About the Founders
MPSN began in 1994 as the first intern sponsorship program for Muslims in Washington, D.C.. Originally named MSN (“Muslim Student Network”), it was founded by Marghoob and Iffat Quraishi (God bless them and grant them both peace), two American Muslim pioneers who had a reputation for working creatively and effectively with American Muslim youth. Their M(P)SN vision was to build connections and expertise in public policy among American Muslims at the start of their careers.
Marghoob Quraishi was a Muslim activist and international policy thinker who came of age in the last years of the British Empire in India. He was a graduate of the Stanford School of Business (’59), President and CEO of his own consulting company, and of a public company with branches in New York, Boston, London and Paris. But his working hours always included a large chunk of time dedicated to Muslim institutions, such as serving on the Advisory Board of the First Islamic Bank in Luxembourg, and founding Muslim American organizations like the Stanford Islamic Society, the American Muslim Association for Businessmen and Professionals, and the Strategic Research Foundation, an early Muslim American think tank.
We are building on an amazing legacy that the Quraishi family, and many others, started in 1993. There are very few organizations that have maintained a singular focus on the intersection of public service and community development for 25 years.
- Usman Ahmed,
MPSN Board of Directors
Renae Iffat Quraishi, the first in her working class American family to go to college (Willamette and San Jose State University), was a public school teacher and social justice activist of the 1950s civil rights movement. She brought her unique creativity, optimism, and persistence to the growing California Muslim community when she and Marghoob married. “Mr. and Mrs. Q,” as they are affectionately known to MPSN alumni, together built many innovative American Muslim institutions such as the Muslim Youth Camp of California, The Stanford Islamic School, Talibah House (Muslim residence for women at UC Berkeley), and the Muslim Public Service Network.
MPSN exists today because Mrs. Q, frustrated by the ongoing Bosnian genocide in the face of US sanctions, gathered a group of college students to go to Washington to lobby Congress. That visit quickly revealed that a long term strategy was needed - something that would get American Muslims a “seat at the table” in the policy centers of Washington. So she and Mr. Q came up with the idea of helping the best and brightest young American Muslims - our “movers and shakers,” as Mr. Q called them - to go to Washington for summer internships in policy and public service. The plan was unique and ahead of its time: these Muslim college and graduate students would not only get free room and board for the summer, but also a first-of-its-kind curriculum from Muslim scholars on topics with immediate relevance for those who are likely to be the only Muslim in the room in their day jobs.
Mr. and Mrs.

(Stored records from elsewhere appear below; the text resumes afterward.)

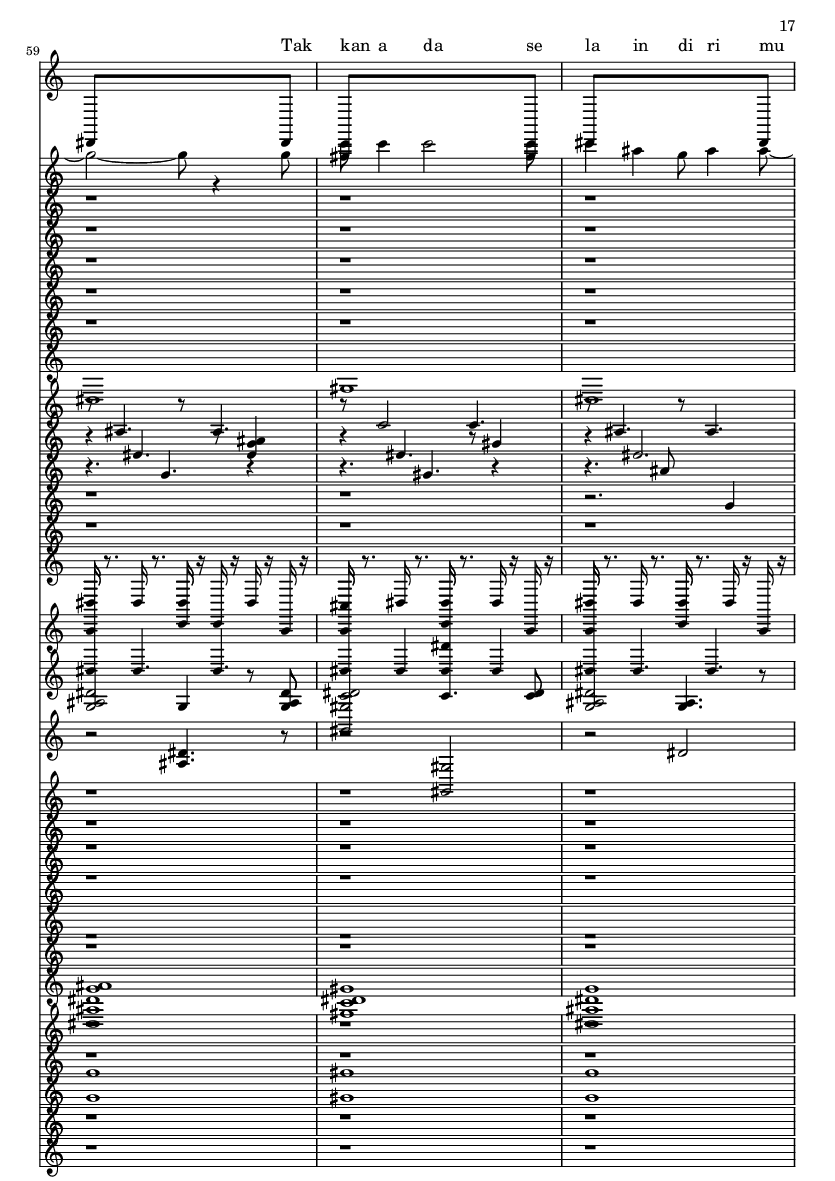 17

59

Tak kan a da se la in di ri mu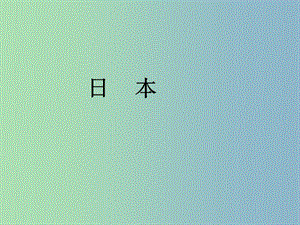 日 本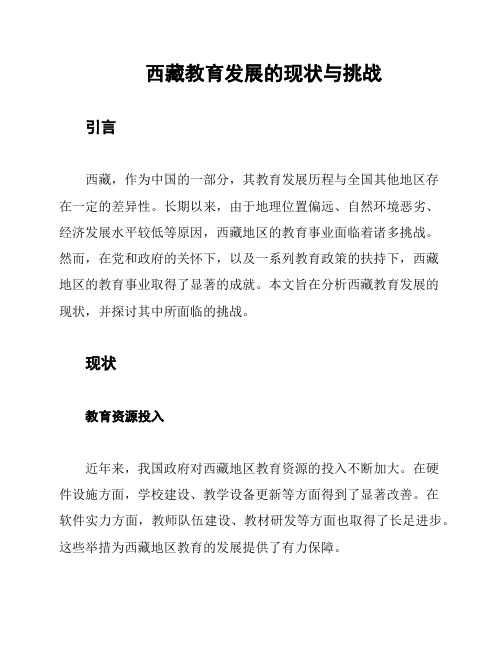 西藏教育发展的现状与挑战

引言

西藏，作为中国的一部分，其教育发展历程与全国其他地区存在一定的差异性。长期以来，由于地理位置偏远、自然环境恶劣、经济发展水平较低等原因，西藏地区的教育事业面临着诸多挑战。然而，在党和政府的关怀下，以及一系列教育政策的扶持下，西藏地区的教育事业取得了显著的成就。本文旨在分析西藏教育发展的现状，并探讨其中所面临的挑战。

现状

教育资源投入

近年来，我国政府对西藏地区教育资源的投入不断加大。在硬件设施方面，学校建设、教学设备更新等方面得到了显著改善。在软件实力方面，教师队伍建设、教材研发等方面也取得了长足进步。这些举措为西藏地区教育的发展提供了有力保障。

Q didn’t just run their organizations, they “parented” them – often treating those involved as if they were working on a family project. They spent many summer hours in the MPSN house with the students. Our alumni still remember hours of conversation with Mr. and Mrs. Q about philosophy, music, politics, history, society, language, culture, and religion, usually also mixed with invaluable insight about personal goals, hopes and struggles.
Mr. and Mrs. Q genuinely enjoyed and appreciated the energy of young people. They took young people seriously, and worked hard to give them tools to make themselves – and the world – better. It’s been said that they focused on youth so much because they knew the value of the long game -- of planting and cultivating seeds that will come to fruition decades and decades in the future. When they created MPSN, they weren’t expecting immediate results. They were thinking about the best way to make real impact twenty, fifty, even one hundred years in the future.
One of the key components of this impact was the Network they set out to create. Mr. and Mrs. Q knew that big ideas only work when you empower others to collaborate, inspiring them to contribute their talents and roll up their sleeves together. As MPSN nears its third decade, it is a testament to Mr. and Mrs. Q’s foresight and creative thinking. MPSN alumni still feel connected to each other, even across class years, because of the collaborative ethic that Mr. and Mrs. Q instilled in the program at its inception. And they have seats at many tables. When MPSN started, there was only a handful of Muslim staffers on capitol hill and only one senior advisor in the federal government. Today, MPSN alumni include Senior State Department advisors, President Obama's liason to the OIC, a Forbes "40 under 40" business leader, an Emmy-award-winning producer at Al-Jazeera, book authors in American culture, politics, and foreign policy, Bernie Sanders’ 2020 presidential campaign manager.
For its first decade, MSN operated under the umbrella of the Islamic Education Institute (a California-based nonprofit). When Mr. Q passed away in 2005, the remaining Board of Directors re-incorporated it in Washington, D.C. as the “Muslim Public Service Network" and it continues under that name today, with various combinations of alumni and supporters in the Directors’ seats.
Mr. and Mrs. Q have now both returned to their Lord (Mrs. Q passed in February 2018), but they left behind an amazing institution, people and inspiration. Today's MPSN strives to live up to Mrs. Q's familiar reminder at the end of each summer:
“Leave the place better than you found it.”